Problem description: Report only the number of lines below that contain the word "flower".

─── Records for this task ───

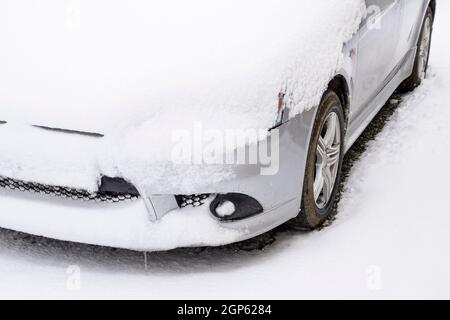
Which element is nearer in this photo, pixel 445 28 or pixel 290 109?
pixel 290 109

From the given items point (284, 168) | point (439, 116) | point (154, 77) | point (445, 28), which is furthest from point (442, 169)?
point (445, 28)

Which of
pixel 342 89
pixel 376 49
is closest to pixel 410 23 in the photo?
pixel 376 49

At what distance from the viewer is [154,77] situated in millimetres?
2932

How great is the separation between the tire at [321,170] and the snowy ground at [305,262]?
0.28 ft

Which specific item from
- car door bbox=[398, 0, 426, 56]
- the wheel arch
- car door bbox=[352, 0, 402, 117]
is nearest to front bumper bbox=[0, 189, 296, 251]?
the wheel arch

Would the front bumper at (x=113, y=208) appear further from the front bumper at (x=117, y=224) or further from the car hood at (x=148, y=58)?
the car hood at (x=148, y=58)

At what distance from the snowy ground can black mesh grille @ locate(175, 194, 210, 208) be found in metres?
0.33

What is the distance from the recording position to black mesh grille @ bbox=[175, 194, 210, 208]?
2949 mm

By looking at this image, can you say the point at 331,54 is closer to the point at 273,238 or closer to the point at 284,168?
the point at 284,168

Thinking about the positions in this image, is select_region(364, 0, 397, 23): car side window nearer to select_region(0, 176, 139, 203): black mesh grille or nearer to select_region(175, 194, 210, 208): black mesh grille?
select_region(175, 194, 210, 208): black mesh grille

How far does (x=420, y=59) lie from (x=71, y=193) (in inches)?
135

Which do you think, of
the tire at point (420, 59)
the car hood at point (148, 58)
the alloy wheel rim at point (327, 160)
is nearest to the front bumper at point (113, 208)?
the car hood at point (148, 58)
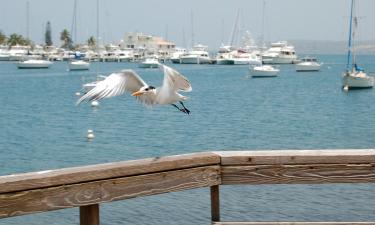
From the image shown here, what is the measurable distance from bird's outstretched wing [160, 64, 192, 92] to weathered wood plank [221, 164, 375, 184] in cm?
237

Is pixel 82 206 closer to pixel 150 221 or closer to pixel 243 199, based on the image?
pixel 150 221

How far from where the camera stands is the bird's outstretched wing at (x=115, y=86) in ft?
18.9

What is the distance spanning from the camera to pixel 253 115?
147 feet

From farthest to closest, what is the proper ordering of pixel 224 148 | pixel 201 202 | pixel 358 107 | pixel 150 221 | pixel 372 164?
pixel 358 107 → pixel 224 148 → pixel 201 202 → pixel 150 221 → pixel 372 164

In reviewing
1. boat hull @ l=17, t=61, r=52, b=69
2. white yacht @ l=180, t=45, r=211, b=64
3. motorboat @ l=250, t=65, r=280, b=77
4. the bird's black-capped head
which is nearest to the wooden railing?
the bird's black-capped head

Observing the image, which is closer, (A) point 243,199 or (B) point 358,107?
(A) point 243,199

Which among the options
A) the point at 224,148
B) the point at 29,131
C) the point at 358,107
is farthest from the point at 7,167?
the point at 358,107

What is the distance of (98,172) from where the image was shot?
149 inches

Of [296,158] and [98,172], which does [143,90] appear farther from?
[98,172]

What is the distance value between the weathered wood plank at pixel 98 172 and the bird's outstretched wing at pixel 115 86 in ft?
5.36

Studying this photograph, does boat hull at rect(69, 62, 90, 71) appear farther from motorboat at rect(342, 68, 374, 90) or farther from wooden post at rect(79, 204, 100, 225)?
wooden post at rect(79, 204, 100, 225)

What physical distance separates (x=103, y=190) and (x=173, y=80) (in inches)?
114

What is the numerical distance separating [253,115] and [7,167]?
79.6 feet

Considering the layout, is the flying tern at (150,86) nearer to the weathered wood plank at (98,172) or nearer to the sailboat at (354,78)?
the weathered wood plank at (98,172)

───
─── Records for this task ───

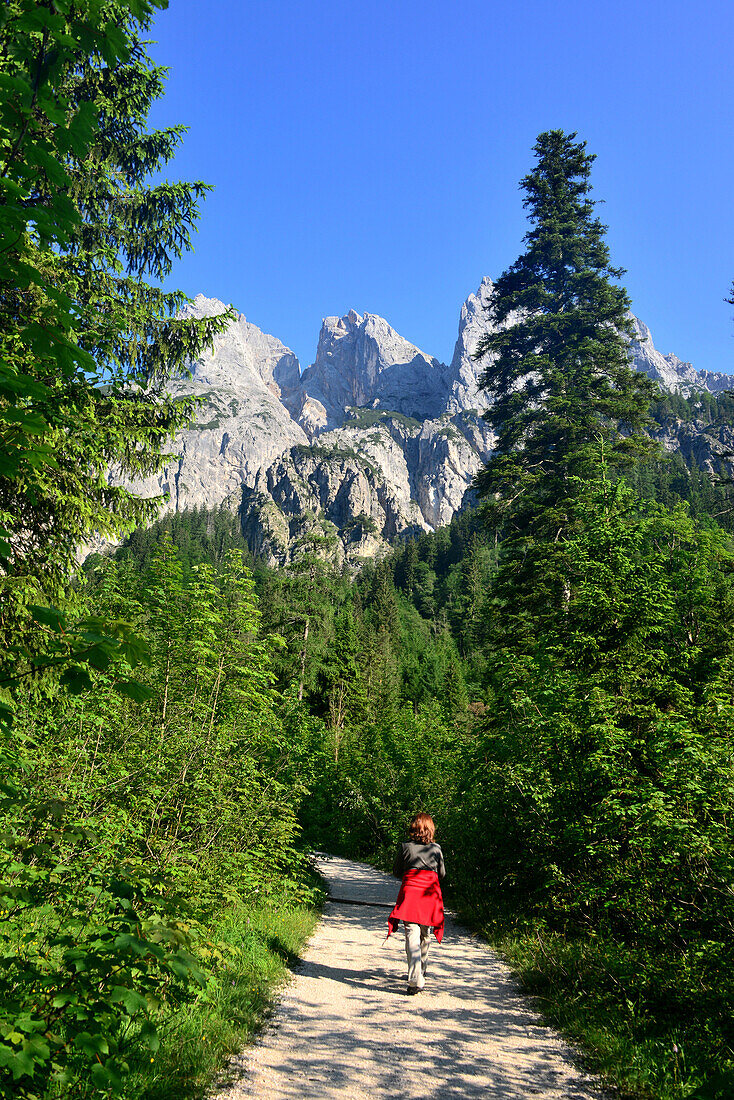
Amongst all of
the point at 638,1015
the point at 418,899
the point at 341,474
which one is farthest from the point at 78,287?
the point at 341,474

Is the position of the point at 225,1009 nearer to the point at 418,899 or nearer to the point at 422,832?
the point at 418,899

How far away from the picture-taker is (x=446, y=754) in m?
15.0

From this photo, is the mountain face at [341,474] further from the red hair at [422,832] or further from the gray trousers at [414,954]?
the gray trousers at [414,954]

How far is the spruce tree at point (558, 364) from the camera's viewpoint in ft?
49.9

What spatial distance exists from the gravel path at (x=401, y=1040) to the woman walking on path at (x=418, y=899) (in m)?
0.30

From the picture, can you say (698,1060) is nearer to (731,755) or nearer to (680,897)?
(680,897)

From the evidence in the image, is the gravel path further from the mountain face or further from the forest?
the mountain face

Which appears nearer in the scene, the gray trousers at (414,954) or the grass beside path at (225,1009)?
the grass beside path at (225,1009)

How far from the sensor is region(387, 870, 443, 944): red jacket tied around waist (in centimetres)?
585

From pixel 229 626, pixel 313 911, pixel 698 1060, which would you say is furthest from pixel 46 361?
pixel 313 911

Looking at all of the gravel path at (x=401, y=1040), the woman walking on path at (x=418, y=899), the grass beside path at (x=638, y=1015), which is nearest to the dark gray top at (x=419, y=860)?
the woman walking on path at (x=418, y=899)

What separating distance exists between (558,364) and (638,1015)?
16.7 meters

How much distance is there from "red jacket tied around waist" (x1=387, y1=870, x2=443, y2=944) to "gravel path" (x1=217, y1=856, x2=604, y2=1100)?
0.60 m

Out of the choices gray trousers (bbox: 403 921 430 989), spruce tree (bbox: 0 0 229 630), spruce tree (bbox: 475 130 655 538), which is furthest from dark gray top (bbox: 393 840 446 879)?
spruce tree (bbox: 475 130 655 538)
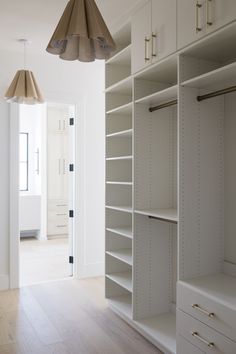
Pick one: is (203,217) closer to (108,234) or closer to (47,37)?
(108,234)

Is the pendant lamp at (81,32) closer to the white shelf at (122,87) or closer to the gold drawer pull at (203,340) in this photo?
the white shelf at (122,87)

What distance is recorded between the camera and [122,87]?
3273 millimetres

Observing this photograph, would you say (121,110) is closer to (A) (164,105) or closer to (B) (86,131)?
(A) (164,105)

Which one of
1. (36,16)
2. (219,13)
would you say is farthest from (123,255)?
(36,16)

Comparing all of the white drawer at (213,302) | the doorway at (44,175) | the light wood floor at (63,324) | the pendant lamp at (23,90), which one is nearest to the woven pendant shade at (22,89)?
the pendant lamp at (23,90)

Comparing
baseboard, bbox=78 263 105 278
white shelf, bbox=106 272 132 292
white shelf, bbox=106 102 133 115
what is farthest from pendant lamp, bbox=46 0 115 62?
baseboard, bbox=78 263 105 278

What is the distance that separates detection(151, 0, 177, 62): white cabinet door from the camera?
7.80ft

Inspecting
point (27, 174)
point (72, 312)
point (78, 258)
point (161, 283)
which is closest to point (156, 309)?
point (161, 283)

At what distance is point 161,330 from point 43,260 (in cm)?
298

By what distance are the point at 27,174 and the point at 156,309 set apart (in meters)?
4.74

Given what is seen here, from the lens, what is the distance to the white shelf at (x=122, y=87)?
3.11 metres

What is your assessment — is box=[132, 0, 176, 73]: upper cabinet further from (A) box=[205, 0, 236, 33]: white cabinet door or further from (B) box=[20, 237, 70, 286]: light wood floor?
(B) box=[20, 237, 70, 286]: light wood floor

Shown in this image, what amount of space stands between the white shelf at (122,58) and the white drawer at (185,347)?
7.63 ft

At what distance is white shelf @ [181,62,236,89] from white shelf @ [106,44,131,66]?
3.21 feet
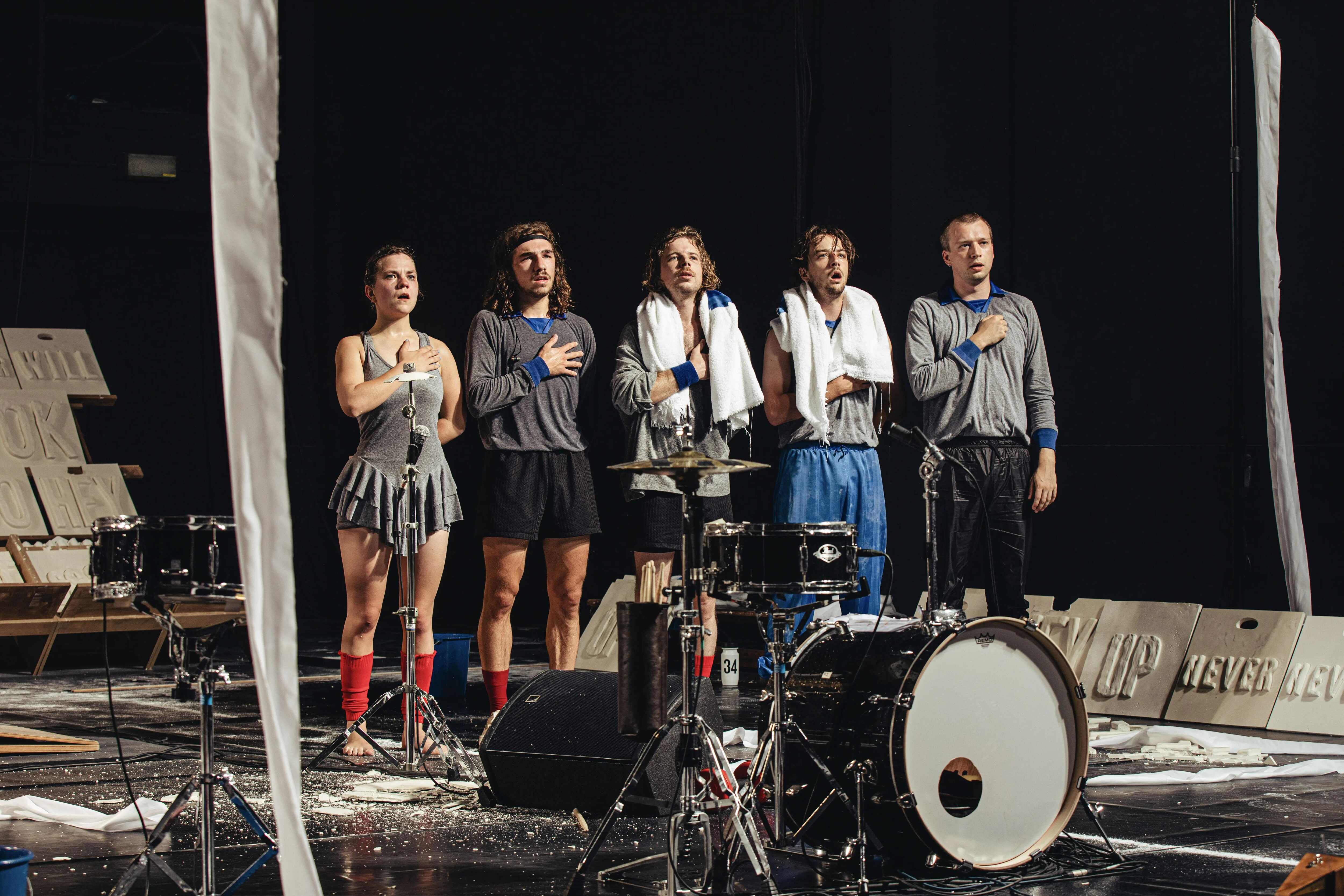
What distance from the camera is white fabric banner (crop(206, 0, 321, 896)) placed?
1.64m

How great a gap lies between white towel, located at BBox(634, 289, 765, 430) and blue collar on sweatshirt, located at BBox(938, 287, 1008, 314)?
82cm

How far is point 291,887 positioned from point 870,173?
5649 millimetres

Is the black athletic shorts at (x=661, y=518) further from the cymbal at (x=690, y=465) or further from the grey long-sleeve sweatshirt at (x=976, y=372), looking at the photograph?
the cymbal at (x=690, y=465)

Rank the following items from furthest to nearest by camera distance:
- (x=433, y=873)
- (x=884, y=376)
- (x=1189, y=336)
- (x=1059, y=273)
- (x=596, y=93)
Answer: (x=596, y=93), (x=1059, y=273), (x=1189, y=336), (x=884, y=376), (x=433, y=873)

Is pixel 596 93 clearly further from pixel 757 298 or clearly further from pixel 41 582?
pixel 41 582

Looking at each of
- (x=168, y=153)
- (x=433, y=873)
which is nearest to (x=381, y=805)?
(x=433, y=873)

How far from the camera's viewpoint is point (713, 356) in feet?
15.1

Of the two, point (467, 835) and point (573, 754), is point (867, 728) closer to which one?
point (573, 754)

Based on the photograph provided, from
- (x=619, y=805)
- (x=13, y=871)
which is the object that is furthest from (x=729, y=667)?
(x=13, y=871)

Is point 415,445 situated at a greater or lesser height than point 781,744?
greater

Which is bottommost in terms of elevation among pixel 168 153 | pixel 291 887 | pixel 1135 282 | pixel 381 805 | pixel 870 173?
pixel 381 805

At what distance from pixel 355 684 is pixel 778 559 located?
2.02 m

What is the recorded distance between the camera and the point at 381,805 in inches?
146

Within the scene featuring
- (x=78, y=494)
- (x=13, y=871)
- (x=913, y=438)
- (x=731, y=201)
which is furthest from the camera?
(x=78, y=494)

───
─── Records for this task ───

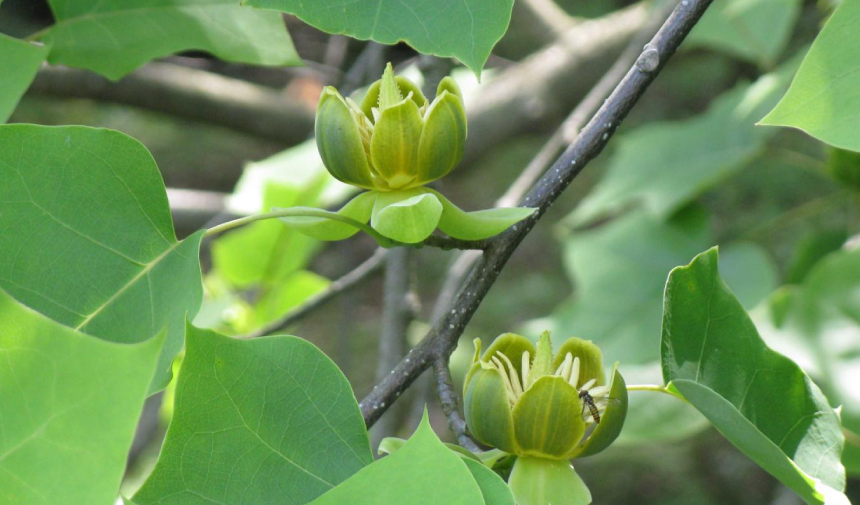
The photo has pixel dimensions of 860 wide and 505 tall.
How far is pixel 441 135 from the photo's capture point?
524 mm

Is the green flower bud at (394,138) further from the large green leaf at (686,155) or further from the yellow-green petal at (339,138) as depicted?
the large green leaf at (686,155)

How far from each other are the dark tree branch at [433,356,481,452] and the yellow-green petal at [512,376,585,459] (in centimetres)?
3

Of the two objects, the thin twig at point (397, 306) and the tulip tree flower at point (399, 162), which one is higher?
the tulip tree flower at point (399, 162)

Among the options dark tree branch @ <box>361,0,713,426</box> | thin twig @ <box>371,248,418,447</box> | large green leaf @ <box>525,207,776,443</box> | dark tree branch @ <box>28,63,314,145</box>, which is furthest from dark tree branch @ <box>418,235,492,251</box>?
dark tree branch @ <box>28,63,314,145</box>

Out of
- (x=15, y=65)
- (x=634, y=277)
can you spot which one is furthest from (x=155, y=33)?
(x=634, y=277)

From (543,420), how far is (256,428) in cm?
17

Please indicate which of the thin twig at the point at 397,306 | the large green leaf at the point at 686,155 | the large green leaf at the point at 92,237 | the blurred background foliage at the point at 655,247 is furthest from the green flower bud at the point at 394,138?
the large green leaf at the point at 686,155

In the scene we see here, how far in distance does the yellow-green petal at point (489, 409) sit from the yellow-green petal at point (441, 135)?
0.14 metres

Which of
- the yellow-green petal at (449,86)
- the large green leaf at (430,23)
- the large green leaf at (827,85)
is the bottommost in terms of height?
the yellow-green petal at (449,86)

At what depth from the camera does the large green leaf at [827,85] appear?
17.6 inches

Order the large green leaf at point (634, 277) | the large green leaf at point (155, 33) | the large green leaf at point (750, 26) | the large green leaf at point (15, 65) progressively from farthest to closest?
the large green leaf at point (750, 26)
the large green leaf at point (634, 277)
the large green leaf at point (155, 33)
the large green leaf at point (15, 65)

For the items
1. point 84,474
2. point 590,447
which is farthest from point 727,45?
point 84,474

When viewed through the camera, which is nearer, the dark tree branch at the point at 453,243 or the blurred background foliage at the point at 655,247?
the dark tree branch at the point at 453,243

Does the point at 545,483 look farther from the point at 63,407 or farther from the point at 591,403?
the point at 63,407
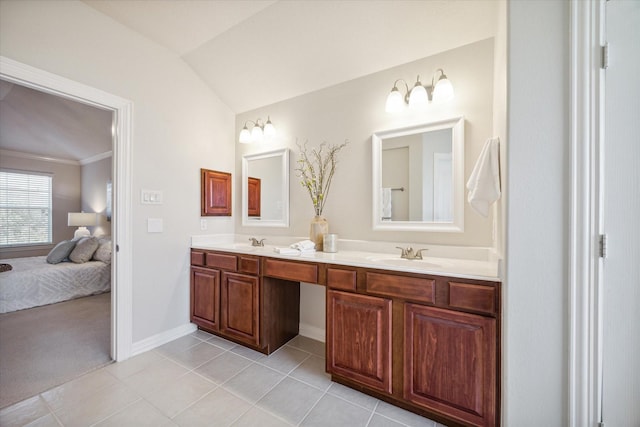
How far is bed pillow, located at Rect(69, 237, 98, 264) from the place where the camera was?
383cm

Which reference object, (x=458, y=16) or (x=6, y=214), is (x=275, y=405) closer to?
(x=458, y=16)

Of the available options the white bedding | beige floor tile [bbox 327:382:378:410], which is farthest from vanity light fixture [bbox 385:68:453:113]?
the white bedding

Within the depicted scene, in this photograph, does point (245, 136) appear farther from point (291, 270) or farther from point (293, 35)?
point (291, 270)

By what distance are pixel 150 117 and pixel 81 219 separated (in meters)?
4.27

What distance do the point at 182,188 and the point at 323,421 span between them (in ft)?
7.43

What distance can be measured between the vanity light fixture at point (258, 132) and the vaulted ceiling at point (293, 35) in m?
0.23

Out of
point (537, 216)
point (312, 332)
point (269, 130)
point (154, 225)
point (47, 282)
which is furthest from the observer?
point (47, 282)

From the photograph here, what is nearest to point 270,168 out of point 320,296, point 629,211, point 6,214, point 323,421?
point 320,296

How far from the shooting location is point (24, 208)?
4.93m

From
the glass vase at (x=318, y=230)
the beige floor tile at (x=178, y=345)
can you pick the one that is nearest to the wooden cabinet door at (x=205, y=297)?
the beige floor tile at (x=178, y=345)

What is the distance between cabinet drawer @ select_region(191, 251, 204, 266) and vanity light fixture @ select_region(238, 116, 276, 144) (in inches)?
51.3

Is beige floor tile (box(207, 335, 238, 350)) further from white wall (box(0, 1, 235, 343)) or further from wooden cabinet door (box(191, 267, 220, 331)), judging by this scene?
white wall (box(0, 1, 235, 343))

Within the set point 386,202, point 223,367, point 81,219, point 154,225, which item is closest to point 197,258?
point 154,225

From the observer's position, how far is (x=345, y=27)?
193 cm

───

Full response: 4